The other day I was asked why pair programming doesn’t reduce productivity; and its taken me a few days to come up with a this succinct answer –
because we’re building a system to release software changes rapidly over a long period of time, not type more lines of code to reach some predefined goal post
The purpose of a software team is to deliver a working software solution that solves customer’s problems over a long period of time.
This would be easy if:
- Customers knew what they wanted
- Developers knew how to deliver the features
- The world remained the same on the day the software is released as it was at the time it was designed.
The trouble is that none of these are true. We have to guess at the right solution, get some real world experience with it, and then optimise when we know more about the problem domain (aka, after we have delivered the feature for the first time).

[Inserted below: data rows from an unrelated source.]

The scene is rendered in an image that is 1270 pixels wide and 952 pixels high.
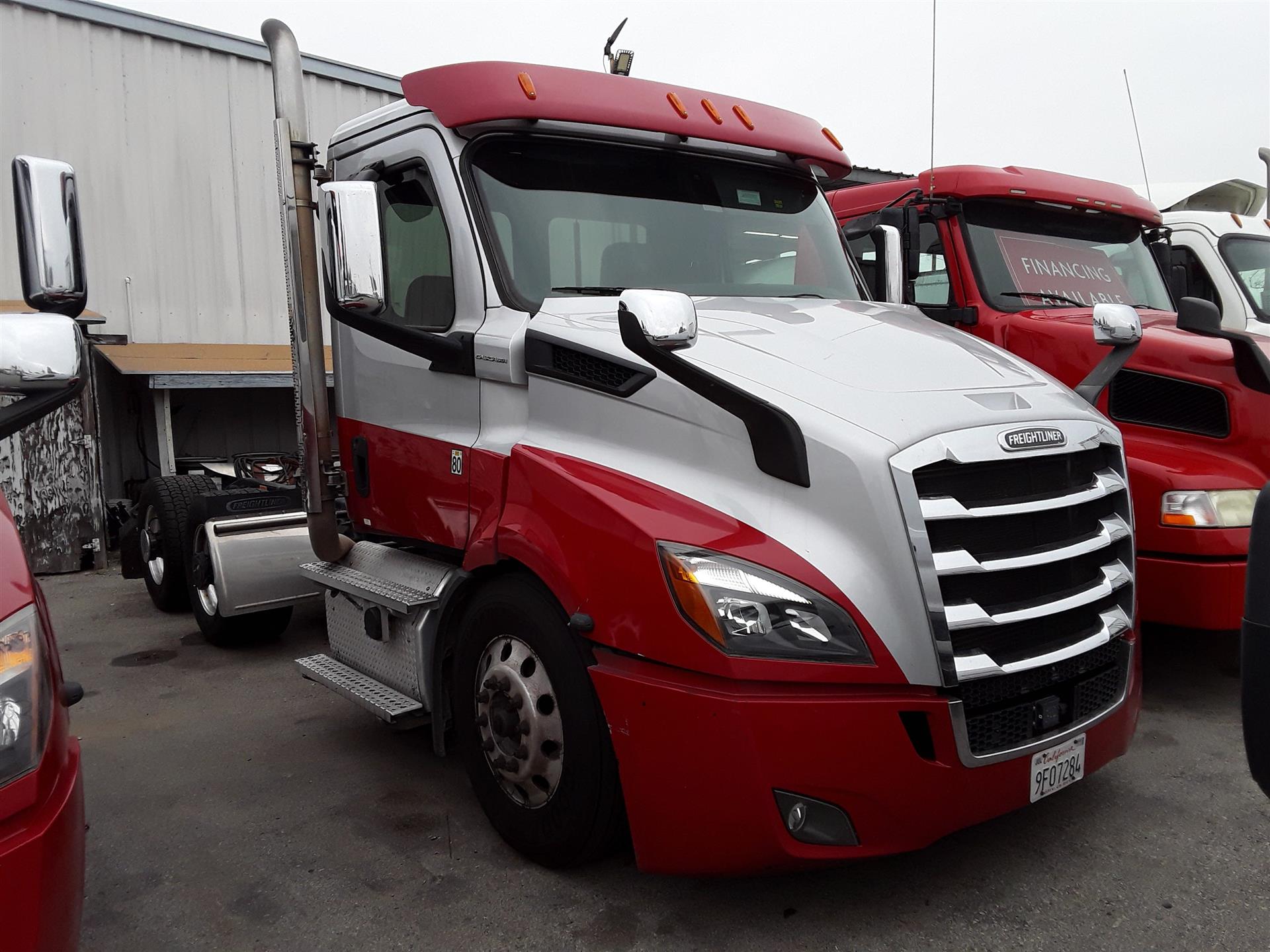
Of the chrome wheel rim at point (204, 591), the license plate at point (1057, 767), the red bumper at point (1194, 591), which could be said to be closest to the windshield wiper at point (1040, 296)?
the red bumper at point (1194, 591)

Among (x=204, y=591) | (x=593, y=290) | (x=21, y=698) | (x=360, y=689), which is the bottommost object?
(x=204, y=591)

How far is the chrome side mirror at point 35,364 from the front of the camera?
7.15ft

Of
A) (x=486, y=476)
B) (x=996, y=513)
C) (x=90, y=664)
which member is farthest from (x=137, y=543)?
(x=996, y=513)

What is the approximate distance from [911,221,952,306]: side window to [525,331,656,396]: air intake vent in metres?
3.02

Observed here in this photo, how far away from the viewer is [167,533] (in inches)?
256

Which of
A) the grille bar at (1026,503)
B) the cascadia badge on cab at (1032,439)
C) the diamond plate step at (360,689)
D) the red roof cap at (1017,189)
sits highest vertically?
the red roof cap at (1017,189)

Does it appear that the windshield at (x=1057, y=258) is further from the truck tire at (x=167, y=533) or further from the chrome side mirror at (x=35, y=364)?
the truck tire at (x=167, y=533)

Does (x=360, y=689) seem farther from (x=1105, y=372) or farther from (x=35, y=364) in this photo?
(x=1105, y=372)

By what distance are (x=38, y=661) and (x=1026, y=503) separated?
2.43 meters

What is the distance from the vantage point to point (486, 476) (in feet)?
11.0

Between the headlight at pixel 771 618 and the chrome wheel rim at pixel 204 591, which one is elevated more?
the headlight at pixel 771 618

The way to do this better is to reduce the length of the feedback cycle (think 5 days, not 6 months), and grow a system that can rapidly and repeatedly deliver changes to the software over the life (years) of that software.
Pair programming contributes directly to growing this system by:
- Facilitating communication about the architecture & design of the system, and ensuring everyone actually understands it
- Reducing brittleness & bottlenecks caused by one person “owning” a core module
- Improving consistency and adherence to common standards
- Catching bugs at the cheapest time to fix them
Unintuatively, it also tends to ensure that developers actually spend longer working on the software by:
- Reducing “wander time”. You are less likely to get sidetracked into email, facebook or some interesting blog article when pairing.
- Reducing “stuck time”. Two perspectives on a problem have twice as many solutions to try out
These articles go into more depth:
To conclude, pair programming would be a unproductive if developers had the perfect solution is their head, and programming was just the task of typing that into the computer to release a single perfect version of the software.
But in the real world we we’re in the business of creating a system that can rapidly deliver changes to the software as it narrows in on, and adapts to the best solution to the problem at hand. And to do this, pair programming excels.